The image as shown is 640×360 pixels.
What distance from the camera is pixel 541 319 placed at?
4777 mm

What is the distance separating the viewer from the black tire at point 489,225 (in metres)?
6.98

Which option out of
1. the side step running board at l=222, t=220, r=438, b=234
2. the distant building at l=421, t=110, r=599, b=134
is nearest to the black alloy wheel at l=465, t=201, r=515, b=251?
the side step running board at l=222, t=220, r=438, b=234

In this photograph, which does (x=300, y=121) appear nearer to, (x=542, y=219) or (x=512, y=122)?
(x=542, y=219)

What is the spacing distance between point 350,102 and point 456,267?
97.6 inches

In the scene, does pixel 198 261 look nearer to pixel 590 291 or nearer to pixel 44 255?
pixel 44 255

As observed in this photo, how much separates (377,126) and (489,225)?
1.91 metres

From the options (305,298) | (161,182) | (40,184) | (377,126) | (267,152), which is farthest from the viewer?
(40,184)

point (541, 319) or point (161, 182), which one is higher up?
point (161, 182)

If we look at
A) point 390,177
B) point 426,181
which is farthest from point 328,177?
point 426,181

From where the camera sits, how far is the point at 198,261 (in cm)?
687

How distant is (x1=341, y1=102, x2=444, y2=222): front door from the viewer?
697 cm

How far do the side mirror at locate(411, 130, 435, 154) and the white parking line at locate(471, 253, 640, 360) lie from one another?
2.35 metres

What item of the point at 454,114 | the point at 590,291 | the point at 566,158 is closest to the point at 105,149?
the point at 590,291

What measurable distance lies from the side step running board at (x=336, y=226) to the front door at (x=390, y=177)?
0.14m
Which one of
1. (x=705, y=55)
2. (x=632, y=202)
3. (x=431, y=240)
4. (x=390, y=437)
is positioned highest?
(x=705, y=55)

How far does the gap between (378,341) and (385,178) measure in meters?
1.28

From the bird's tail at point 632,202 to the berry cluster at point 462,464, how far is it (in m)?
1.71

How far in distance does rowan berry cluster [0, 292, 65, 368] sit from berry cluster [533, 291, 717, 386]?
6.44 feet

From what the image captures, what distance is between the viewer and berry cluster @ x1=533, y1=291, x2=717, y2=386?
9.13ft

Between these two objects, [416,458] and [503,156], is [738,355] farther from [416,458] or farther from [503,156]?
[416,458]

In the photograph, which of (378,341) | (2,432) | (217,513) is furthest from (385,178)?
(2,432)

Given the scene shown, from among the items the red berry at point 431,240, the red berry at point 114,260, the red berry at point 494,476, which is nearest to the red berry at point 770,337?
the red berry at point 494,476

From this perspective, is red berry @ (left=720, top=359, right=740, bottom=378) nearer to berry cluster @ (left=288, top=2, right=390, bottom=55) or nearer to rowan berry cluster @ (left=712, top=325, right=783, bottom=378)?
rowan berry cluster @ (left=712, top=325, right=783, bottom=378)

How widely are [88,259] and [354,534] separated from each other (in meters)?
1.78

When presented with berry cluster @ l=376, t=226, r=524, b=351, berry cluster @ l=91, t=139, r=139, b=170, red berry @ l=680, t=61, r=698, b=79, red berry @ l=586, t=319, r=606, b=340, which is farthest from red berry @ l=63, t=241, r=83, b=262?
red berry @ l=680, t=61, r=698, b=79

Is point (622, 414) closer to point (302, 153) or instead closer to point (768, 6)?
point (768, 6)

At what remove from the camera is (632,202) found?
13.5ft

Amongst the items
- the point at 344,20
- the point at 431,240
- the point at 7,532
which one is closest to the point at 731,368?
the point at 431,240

■ ■ ■ ■ ■ ■ ■

→ Description of the task
Recast the data above as a JSON list of strings, one string per line, leaving out blank lines. Begin with the first line of the data and continue through the line containing "97.6 inches".

→ Solution to the exercise
[
  "The image as shown is 640×360 pixels.",
  "What distance from the camera is pixel 541 319 placed at?",
  "4777 mm",
  "What is the distance separating the viewer from the black tire at point 489,225 (in metres)?",
  "6.98",
  "Which option out of",
  "1. the side step running board at l=222, t=220, r=438, b=234",
  "2. the distant building at l=421, t=110, r=599, b=134",
  "is nearest to the black alloy wheel at l=465, t=201, r=515, b=251?",
  "the side step running board at l=222, t=220, r=438, b=234",
  "In this photograph, which does (x=300, y=121) appear nearer to, (x=542, y=219) or (x=512, y=122)?",
  "(x=542, y=219)",
  "What is the spacing distance between point 350,102 and point 456,267?",
  "97.6 inches"
]